> [YOUR OBJECTIVE]:
Lay out every line of the records below as a JSON list of strings, with one string for each line and blank lines left out.

> [EXERCISE MATERIALS]:
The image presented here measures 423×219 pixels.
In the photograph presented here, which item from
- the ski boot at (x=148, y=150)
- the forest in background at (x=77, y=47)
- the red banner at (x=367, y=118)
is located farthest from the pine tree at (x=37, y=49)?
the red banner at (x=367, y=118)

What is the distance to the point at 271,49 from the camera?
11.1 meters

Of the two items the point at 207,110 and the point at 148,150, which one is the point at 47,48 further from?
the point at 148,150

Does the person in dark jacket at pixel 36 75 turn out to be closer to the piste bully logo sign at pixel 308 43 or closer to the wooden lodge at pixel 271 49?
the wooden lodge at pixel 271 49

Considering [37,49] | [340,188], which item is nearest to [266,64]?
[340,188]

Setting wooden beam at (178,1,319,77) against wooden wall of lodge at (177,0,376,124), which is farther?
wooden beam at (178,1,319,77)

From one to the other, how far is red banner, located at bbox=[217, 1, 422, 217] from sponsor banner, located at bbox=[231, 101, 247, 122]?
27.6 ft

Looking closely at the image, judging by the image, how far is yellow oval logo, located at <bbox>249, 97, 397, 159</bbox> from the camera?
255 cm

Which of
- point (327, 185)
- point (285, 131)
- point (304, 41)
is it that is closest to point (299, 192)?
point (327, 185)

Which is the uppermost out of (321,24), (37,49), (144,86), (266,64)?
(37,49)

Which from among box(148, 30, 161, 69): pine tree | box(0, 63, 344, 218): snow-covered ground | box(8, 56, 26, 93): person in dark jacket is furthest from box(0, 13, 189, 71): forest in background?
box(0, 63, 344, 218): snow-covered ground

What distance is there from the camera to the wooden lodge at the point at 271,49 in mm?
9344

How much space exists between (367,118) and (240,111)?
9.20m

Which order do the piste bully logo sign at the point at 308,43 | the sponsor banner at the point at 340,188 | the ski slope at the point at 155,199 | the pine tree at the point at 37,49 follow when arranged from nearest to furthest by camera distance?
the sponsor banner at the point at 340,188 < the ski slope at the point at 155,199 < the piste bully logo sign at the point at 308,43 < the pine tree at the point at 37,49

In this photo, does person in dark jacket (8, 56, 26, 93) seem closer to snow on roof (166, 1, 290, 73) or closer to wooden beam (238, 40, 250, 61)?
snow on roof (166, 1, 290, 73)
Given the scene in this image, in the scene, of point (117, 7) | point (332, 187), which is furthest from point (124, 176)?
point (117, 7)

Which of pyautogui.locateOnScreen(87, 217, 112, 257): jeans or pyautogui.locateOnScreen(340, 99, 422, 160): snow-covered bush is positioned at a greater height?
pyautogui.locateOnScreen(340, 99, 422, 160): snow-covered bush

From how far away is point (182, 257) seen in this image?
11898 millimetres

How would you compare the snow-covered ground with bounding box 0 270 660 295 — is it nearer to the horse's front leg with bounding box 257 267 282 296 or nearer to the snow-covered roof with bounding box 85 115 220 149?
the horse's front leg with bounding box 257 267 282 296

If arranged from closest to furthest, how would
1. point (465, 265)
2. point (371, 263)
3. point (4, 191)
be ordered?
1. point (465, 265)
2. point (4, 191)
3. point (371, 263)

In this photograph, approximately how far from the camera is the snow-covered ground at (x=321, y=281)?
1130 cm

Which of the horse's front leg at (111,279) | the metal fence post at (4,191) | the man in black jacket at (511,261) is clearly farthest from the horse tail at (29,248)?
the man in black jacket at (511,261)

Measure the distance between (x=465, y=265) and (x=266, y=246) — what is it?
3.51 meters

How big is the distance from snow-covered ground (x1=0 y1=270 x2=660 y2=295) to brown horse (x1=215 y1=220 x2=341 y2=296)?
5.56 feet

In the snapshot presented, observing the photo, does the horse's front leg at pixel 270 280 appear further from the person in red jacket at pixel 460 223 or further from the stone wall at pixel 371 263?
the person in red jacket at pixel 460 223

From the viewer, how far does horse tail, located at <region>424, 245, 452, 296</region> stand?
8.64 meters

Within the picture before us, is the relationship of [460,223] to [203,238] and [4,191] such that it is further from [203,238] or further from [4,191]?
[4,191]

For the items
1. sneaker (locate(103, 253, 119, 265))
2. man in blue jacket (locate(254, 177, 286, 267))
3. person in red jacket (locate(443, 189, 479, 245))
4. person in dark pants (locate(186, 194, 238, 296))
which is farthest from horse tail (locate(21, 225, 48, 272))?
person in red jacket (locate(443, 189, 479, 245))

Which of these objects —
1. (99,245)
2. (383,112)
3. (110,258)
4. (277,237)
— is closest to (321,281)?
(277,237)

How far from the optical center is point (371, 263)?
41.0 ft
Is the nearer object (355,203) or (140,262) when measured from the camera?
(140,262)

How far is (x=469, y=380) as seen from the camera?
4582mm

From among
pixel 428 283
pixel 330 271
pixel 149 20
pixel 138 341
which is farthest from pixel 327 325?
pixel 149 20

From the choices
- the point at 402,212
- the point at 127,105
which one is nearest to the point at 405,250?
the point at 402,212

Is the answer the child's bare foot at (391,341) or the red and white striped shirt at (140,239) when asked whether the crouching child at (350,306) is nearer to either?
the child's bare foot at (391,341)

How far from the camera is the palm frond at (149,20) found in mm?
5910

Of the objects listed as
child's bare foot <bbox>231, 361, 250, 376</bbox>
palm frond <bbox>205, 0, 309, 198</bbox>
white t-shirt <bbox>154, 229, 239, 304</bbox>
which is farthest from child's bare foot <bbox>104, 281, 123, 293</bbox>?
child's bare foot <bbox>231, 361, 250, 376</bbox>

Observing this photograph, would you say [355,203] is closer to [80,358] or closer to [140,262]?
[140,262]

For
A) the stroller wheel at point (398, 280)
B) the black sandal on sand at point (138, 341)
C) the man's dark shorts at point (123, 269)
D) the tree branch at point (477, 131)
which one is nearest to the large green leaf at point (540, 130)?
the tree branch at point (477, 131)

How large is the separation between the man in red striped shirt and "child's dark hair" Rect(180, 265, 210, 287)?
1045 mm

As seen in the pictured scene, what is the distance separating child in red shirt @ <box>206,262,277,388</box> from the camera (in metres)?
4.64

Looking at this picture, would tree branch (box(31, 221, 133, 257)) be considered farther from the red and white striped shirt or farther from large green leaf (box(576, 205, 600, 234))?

> [RESULT FOR THIS TASK]:
[
  "The image presented here measures 423×219 pixels.",
  "In the photograph presented here, which item from",
  "- the ski boot at (x=148, y=150)",
  "- the forest in background at (x=77, y=47)",
  "- the red banner at (x=367, y=118)",
  "is located farthest from the pine tree at (x=37, y=49)?",
  "the red banner at (x=367, y=118)",
  "What is the distance to the point at 271,49 from the camera?",
  "11.1 meters",
  "Of the two items the point at 207,110 and the point at 148,150, which one is the point at 47,48 further from?",
  "the point at 148,150",
  "Does the person in dark jacket at pixel 36 75 turn out to be closer to the piste bully logo sign at pixel 308 43 or closer to the wooden lodge at pixel 271 49?",
  "the wooden lodge at pixel 271 49",
  "Considering [37,49] | [340,188], which item is nearest to [266,64]?",
  "[340,188]",
  "Setting wooden beam at (178,1,319,77) against wooden wall of lodge at (177,0,376,124), which is farther?",
  "wooden beam at (178,1,319,77)",
  "From one to the other, how far is red banner, located at bbox=[217, 1, 422, 217] from sponsor banner, located at bbox=[231, 101, 247, 122]?",
  "27.6 ft",
  "Looking closely at the image, judging by the image, how far is yellow oval logo, located at <bbox>249, 97, 397, 159</bbox> from the camera?",
  "255 cm",
  "Which of",
  "- point (327, 185)",
  "- point (285, 131)",
  "- point (304, 41)",
  "is it that is closest to point (299, 192)?",
  "point (327, 185)",
  "Which is the uppermost out of (321,24), (37,49), (144,86), (266,64)?",
  "(37,49)",
  "Which from among box(148, 30, 161, 69): pine tree | box(0, 63, 344, 218): snow-covered ground | box(8, 56, 26, 93): person in dark jacket is furthest from box(0, 13, 189, 71): forest in background?",
  "box(0, 63, 344, 218): snow-covered ground",
  "What distance is there from the camera to the wooden lodge at the point at 271,49 in mm?",
  "9344",
  "How much space exists between (367,118) and (240,111)?",
  "9.20m",
  "Which order do the piste bully logo sign at the point at 308,43 | the sponsor banner at the point at 340,188 | the ski slope at the point at 155,199 | the pine tree at the point at 37,49 follow when arranged from nearest to furthest by camera distance?",
  "the sponsor banner at the point at 340,188 < the ski slope at the point at 155,199 < the piste bully logo sign at the point at 308,43 < the pine tree at the point at 37,49",
  "In this photo, does person in dark jacket (8, 56, 26, 93) seem closer to snow on roof (166, 1, 290, 73) or closer to wooden beam (238, 40, 250, 61)?",
  "snow on roof (166, 1, 290, 73)",
  "Given the scene in this image, in the scene, of point (117, 7) | point (332, 187), which is furthest from point (124, 176)?",
  "point (117, 7)",
  "Which of pyautogui.locateOnScreen(87, 217, 112, 257): jeans or pyautogui.locateOnScreen(340, 99, 422, 160): snow-covered bush is positioned at a greater height?",
  "pyautogui.locateOnScreen(340, 99, 422, 160): snow-covered bush",
  "From how far away is point (182, 257) seen in this image?",
  "11898 millimetres",
  "How would you compare the snow-covered ground with bounding box 0 270 660 295 — is it nearer to the horse's front leg with bounding box 257 267 282 296 or nearer to the snow-covered roof with bounding box 85 115 220 149?",
  "the horse's front leg with bounding box 257 267 282 296",
  "If arranged from closest to furthest, how would",
  "1. point (465, 265)",
  "2. point (371, 263)",
  "3. point (4, 191)",
  "be ordered?",
  "1. point (465, 265)",
  "2. point (4, 191)",
  "3. point (371, 263)",
  "In this photograph, approximately how far from the camera is the snow-covered ground at (x=321, y=281)?",
  "1130 cm",
  "Which of the horse's front leg at (111,279) | the metal fence post at (4,191) | the man in black jacket at (511,261) is clearly farthest from the horse tail at (29,248)?",
  "the man in black jacket at (511,261)",
  "Measure the distance between (x=465, y=265) and (x=266, y=246) — what is it?",
  "3.51 meters",
  "How big is the distance from snow-covered ground (x1=0 y1=270 x2=660 y2=295) to brown horse (x1=215 y1=220 x2=341 y2=296)?",
  "5.56 feet",
  "In the snapshot presented, observing the photo, does the horse's front leg at pixel 270 280 appear further from the person in red jacket at pixel 460 223 or further from the stone wall at pixel 371 263?",
  "the person in red jacket at pixel 460 223",
  "From the viewer, how far does horse tail, located at <region>424, 245, 452, 296</region> stand?",
  "8.64 meters",
  "Within the picture before us, is the relationship of [460,223] to [203,238] and [4,191] such that it is further from [203,238] or further from [4,191]?",
  "[4,191]",
  "For the items",
  "1. sneaker (locate(103, 253, 119, 265))",
  "2. man in blue jacket (locate(254, 177, 286, 267))",
  "3. person in red jacket (locate(443, 189, 479, 245))",
  "4. person in dark pants (locate(186, 194, 238, 296))",
  "which is farthest from horse tail (locate(21, 225, 48, 272))?",
  "person in red jacket (locate(443, 189, 479, 245))",
  "Which of these objects —",
  "1. (99,245)",
  "2. (383,112)",
  "3. (110,258)",
  "4. (277,237)",
  "— is closest to (321,281)?",
  "(277,237)",
  "How far from the optical center is point (371, 263)?",
  "41.0 ft",
  "Is the nearer object (355,203) or (140,262) when measured from the camera?",
  "(140,262)",
  "How far is (x=469, y=380) as seen from the camera?",
  "4582mm",
  "From among",
  "pixel 428 283",
  "pixel 330 271",
  "pixel 149 20",
  "pixel 138 341",
  "which is farthest from pixel 327 325?",
  "pixel 149 20",
  "From the choices",
  "- the point at 402,212",
  "- the point at 127,105",
  "which one is nearest to the point at 405,250?",
  "the point at 402,212",
  "Is the answer the child's bare foot at (391,341) or the red and white striped shirt at (140,239) when asked whether the crouching child at (350,306) is nearer to either?",
  "the child's bare foot at (391,341)",
  "How far from the camera is the palm frond at (149,20) found in mm?",
  "5910",
  "Of the objects listed as",
  "child's bare foot <bbox>231, 361, 250, 376</bbox>",
  "palm frond <bbox>205, 0, 309, 198</bbox>",
  "white t-shirt <bbox>154, 229, 239, 304</bbox>",
  "which is farthest from child's bare foot <bbox>104, 281, 123, 293</bbox>?",
  "child's bare foot <bbox>231, 361, 250, 376</bbox>",
  "Observing this photograph, would you say [355,203] is closer to [80,358] or closer to [140,262]?",
  "[140,262]",
  "For",
  "A) the stroller wheel at point (398, 280)",
  "B) the black sandal on sand at point (138, 341)",
  "C) the man's dark shorts at point (123, 269)",
  "D) the tree branch at point (477, 131)",
  "which one is nearest to the large green leaf at point (540, 130)?",
  "the tree branch at point (477, 131)",
  "How large is the separation between the man in red striped shirt and \"child's dark hair\" Rect(180, 265, 210, 287)?",
  "1045 mm",
  "As seen in the pictured scene, what is the distance separating child in red shirt @ <box>206,262,277,388</box> from the camera (in metres)?",
  "4.64",
  "Looking at this picture, would tree branch (box(31, 221, 133, 257)) be considered farther from the red and white striped shirt or farther from large green leaf (box(576, 205, 600, 234))?"
]